[Task inputs]
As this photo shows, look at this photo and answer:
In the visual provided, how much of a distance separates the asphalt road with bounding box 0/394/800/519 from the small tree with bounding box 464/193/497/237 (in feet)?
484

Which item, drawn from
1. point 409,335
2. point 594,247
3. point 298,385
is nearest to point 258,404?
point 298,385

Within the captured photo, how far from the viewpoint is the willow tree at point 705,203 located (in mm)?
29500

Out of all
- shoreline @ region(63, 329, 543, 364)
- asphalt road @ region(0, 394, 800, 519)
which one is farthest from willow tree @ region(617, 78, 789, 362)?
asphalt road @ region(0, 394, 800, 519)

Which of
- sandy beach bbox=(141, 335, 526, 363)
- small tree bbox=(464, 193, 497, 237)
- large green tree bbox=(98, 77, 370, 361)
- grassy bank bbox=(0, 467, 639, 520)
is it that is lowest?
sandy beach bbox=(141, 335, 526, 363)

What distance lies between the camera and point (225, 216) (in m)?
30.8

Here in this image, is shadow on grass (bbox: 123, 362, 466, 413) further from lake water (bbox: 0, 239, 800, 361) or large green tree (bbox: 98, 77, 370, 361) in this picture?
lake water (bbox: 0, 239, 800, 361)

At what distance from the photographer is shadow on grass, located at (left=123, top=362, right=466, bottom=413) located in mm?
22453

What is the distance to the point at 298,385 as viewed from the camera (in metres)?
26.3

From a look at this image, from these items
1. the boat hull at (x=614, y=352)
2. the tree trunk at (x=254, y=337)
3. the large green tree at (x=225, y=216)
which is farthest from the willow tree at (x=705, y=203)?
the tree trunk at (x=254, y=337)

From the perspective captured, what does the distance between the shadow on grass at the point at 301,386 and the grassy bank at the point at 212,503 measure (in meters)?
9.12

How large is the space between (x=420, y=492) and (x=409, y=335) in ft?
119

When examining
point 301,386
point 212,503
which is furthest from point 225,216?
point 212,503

* * *

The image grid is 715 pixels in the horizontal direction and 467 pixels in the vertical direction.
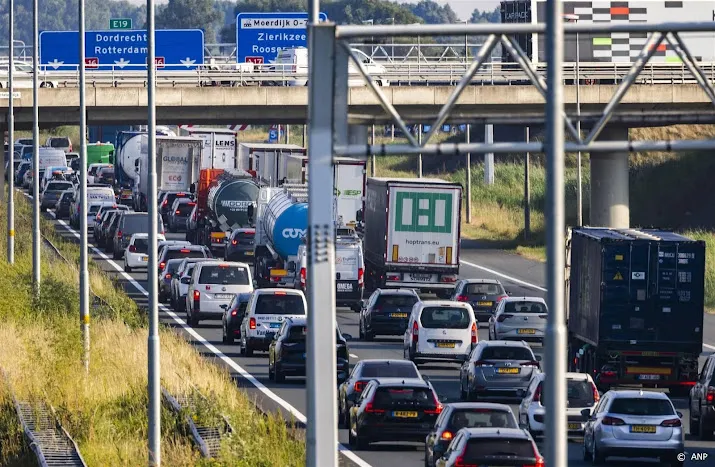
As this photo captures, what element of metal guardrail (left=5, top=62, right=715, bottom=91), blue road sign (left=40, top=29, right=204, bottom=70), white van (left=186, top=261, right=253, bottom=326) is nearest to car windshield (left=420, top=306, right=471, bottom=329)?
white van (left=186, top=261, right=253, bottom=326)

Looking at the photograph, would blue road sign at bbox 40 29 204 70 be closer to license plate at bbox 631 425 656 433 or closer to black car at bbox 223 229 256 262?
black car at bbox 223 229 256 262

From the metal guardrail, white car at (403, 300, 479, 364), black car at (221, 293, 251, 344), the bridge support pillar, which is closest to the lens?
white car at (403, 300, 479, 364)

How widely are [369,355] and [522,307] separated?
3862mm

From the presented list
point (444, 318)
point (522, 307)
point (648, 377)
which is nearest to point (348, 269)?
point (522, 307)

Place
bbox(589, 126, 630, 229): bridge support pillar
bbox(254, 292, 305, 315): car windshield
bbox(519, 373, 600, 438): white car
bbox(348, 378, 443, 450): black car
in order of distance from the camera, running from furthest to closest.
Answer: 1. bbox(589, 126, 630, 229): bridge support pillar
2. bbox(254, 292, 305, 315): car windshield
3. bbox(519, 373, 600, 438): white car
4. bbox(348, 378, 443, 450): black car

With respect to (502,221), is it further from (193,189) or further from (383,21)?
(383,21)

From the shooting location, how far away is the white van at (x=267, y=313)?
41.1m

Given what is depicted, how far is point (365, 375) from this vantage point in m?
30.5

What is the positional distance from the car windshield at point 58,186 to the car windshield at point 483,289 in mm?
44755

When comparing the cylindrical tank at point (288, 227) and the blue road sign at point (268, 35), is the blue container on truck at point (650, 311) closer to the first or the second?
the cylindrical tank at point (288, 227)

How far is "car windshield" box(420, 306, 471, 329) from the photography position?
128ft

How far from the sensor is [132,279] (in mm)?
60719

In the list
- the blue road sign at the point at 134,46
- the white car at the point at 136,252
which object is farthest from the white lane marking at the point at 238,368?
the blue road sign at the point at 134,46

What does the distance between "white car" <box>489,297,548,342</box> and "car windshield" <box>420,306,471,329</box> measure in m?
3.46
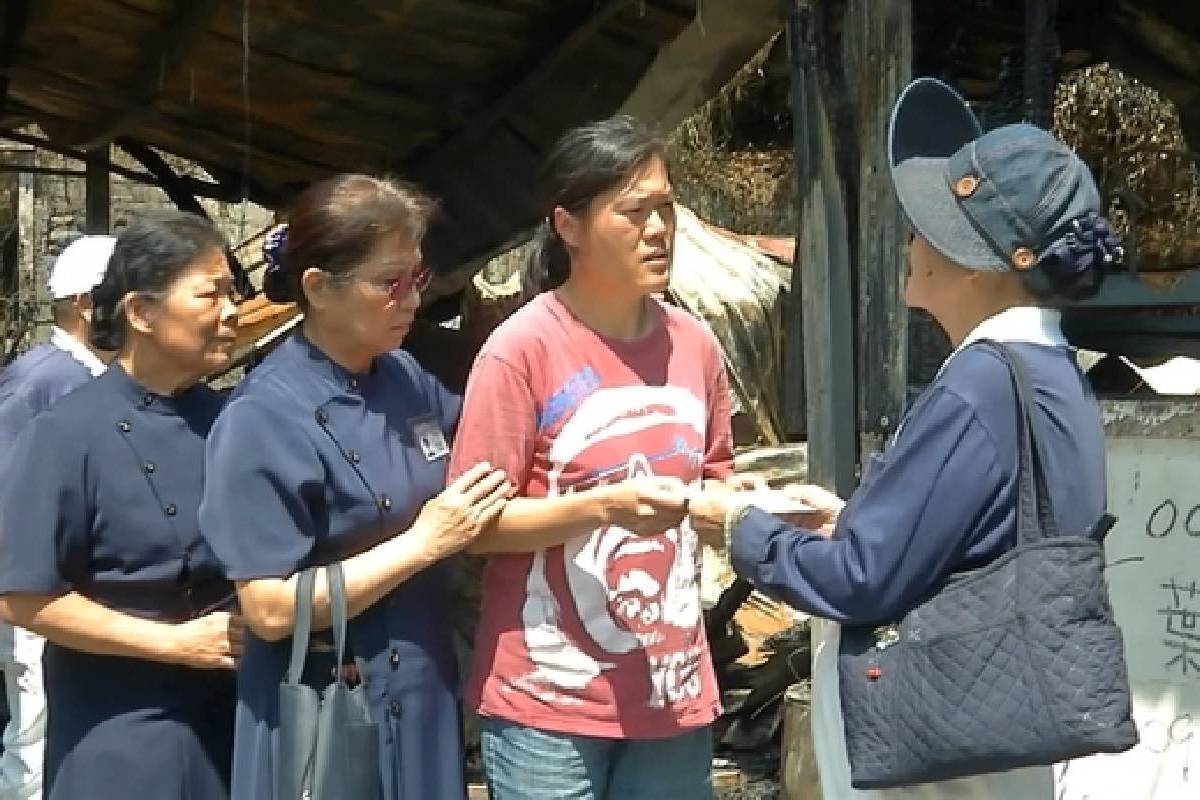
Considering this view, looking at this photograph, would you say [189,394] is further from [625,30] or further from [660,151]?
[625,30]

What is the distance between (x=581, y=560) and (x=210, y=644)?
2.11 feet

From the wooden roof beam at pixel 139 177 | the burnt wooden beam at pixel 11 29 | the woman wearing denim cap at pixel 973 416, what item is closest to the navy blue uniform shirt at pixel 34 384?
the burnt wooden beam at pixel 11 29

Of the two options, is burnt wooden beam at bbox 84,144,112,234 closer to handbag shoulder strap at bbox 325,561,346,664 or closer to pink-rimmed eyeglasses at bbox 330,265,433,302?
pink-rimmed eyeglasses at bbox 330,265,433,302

[Written exercise] Pick out each line of the records that contains the word "shadow" and copy those lines.

[Solution for this problem]
Here in this image, is shadow on grass (bbox: 123, 362, 466, 413) further from lake water (bbox: 0, 239, 800, 361) or large green tree (bbox: 98, 77, 370, 361) in this picture?
At what distance from the photographer is shadow on grass, located at (left=123, top=362, right=466, bottom=413) located in mm?
From the perspective captured, what does the distance between the shadow on grass at the point at 301,386 and the grassy bank at the point at 212,503 measure (in meters)?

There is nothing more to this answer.